Jianling Wang, Haokai Lu, Yifan Liu, He Ma, Yueqi Wang, Yang Gu, Shuzhou Zhang, Ningren Han, Shuchao Bi, Lexi Baugher, Ed Chi, Minmin Chen
Google DeepMind, Google
arXiv (2024)
Recommendation P13N

📝 Paper Summary

Recommender Systems Large Language Models (LLMs) for Recommendation
A hybrid framework combines LLM-based high-level interest planning with classic item-level recommendation models to explore novel user interests while maintaining industrial scalability.
Core Problem
Traditional recommendation systems reinforce feedback loops by recommending items similar to past behavior, limiting the discovery of novel interests and leading to content fatigue.
Why it matters:
  • Strong feedback loops in classic systems prevent users from discovering diverse content, reducing long-term engagement
  • Directly using LLMs for large-scale recommendation is prohibitively expensive (latency/cost) and lacks domain-specific knowledge of rapidly evolving item corpuses
  • Off-the-shelf LLMs fail to capture domain-specific collaborative signals and user behavior patterns required for effective personalization
Concrete Example: A user who watches cooking videos keeps getting cooking recommendations due to feedback loops.
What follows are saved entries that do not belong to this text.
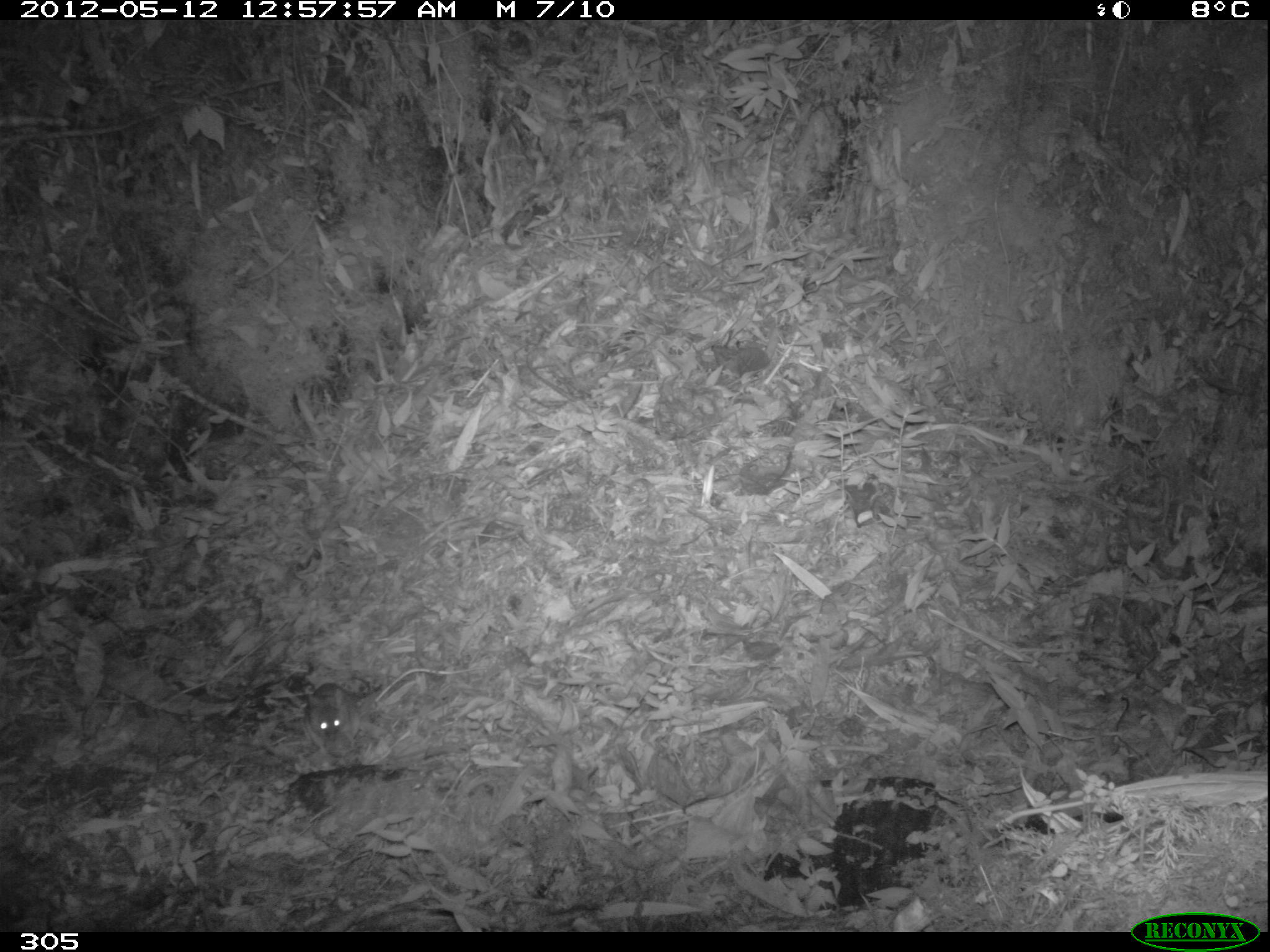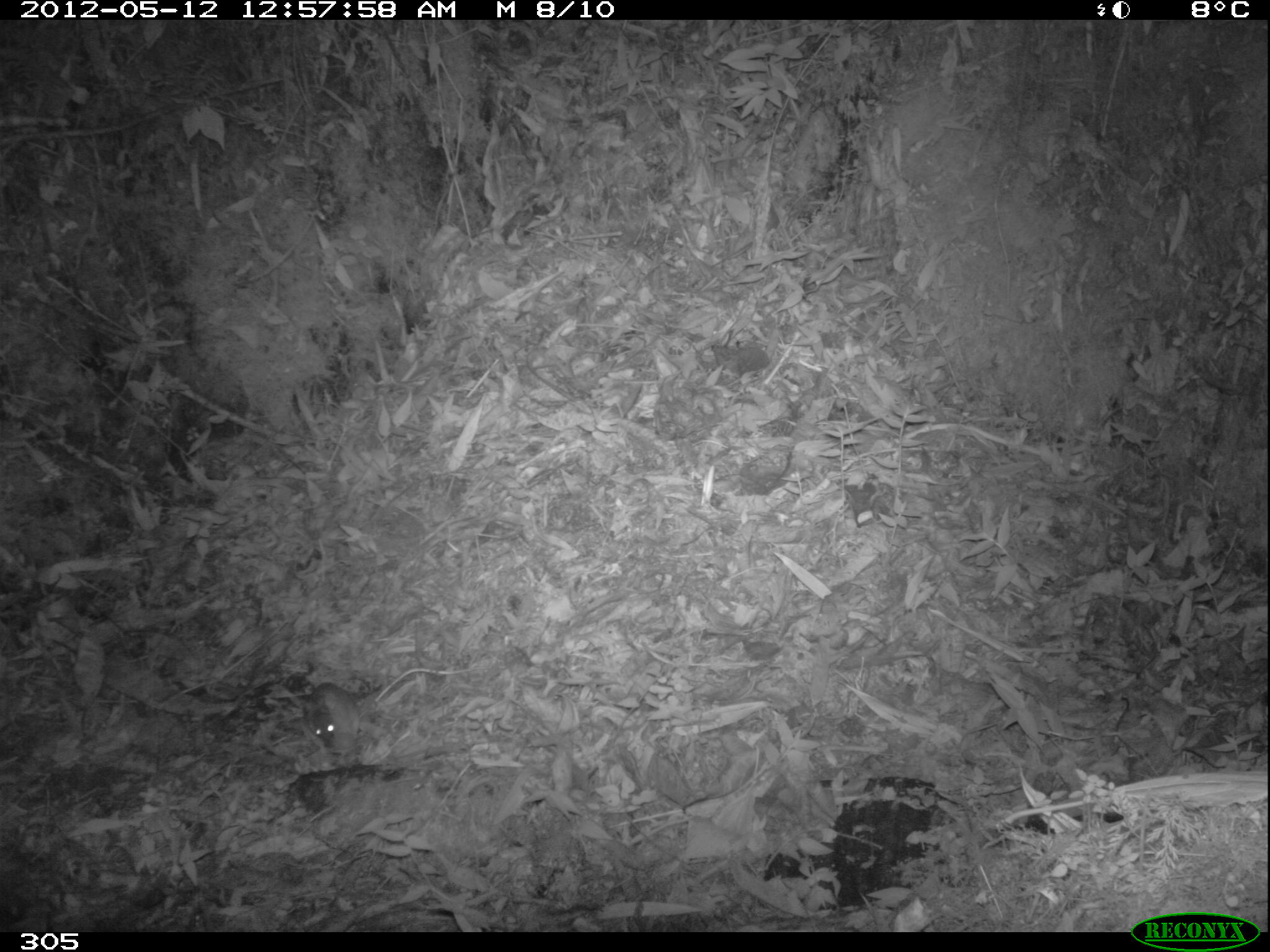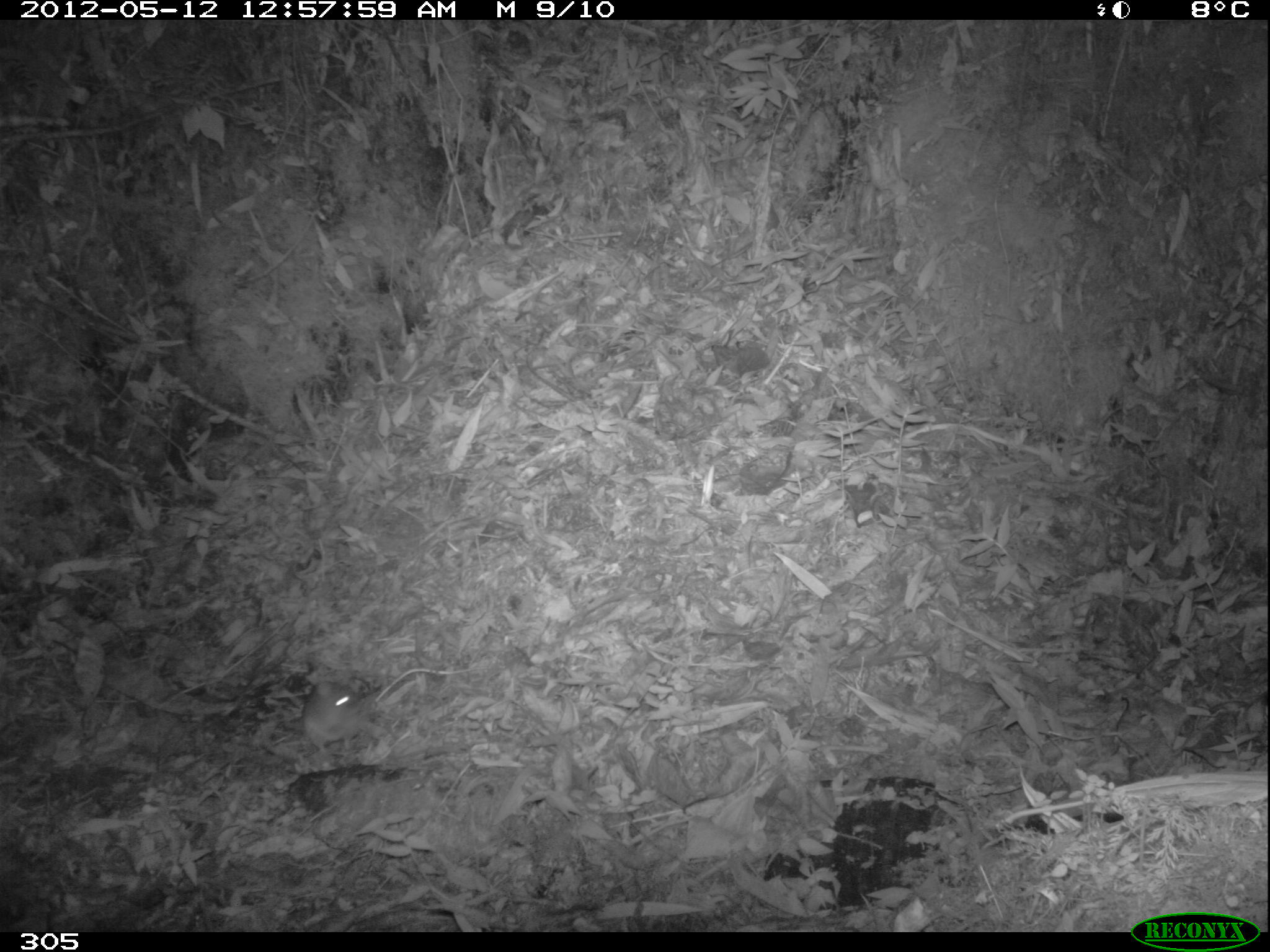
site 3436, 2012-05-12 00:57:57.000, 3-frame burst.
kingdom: Animalia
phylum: Chordata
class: Mammalia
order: Rodentia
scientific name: Rodentia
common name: rodents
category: unknown rodent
An LLM might suggest 'travel vlogs' as a novel interest, but without grounding, it cannot efficiently map this broad concept to specific, high-quality video items in a corpus of billions.
Key Novelty
Hybrid Hierarchical Planning with Interest Clusters
  • Use LLMs as a high-level planner to generate 'interest clusters' (novel topics) based on user history, rather than predicting individual items directly
  • Ground these high-level interests by restricting a classic transformer-based recommender to only select items from the LLM-predicted clusters
  • Represent user history and future interests using 'cluster descriptions' (keywords) rather than item IDs to enable efficient offline LLM inference via lookup tables
Architecture
Architecture Figure Figure 1
The Hybrid Hierarchical Planning framework. It illustrates the separation between High-level Language Policy (LLM) and Low-level Item Policy (Classic Model).
Evaluation Highlights
  • Live experiments on a commercial platform with billions of users showed a significant increase in exploration of novel interests
  • Fine-tuned LLMs achieved >99% match rate in generating valid interest cluster descriptions after ~2,000 steps
  • Diversified data curation for fine-tuning eliminated long-tail distribution issues, ensuring broader interest exploration compared to random sampling
Breakthrough Assessment
8/10
Successfully deploys LLMs in a billion-user industrial system by solving the latency bottleneck via offline cluster planning. A practical architectural bridge between LLM reasoning and classic ID-based recommendation.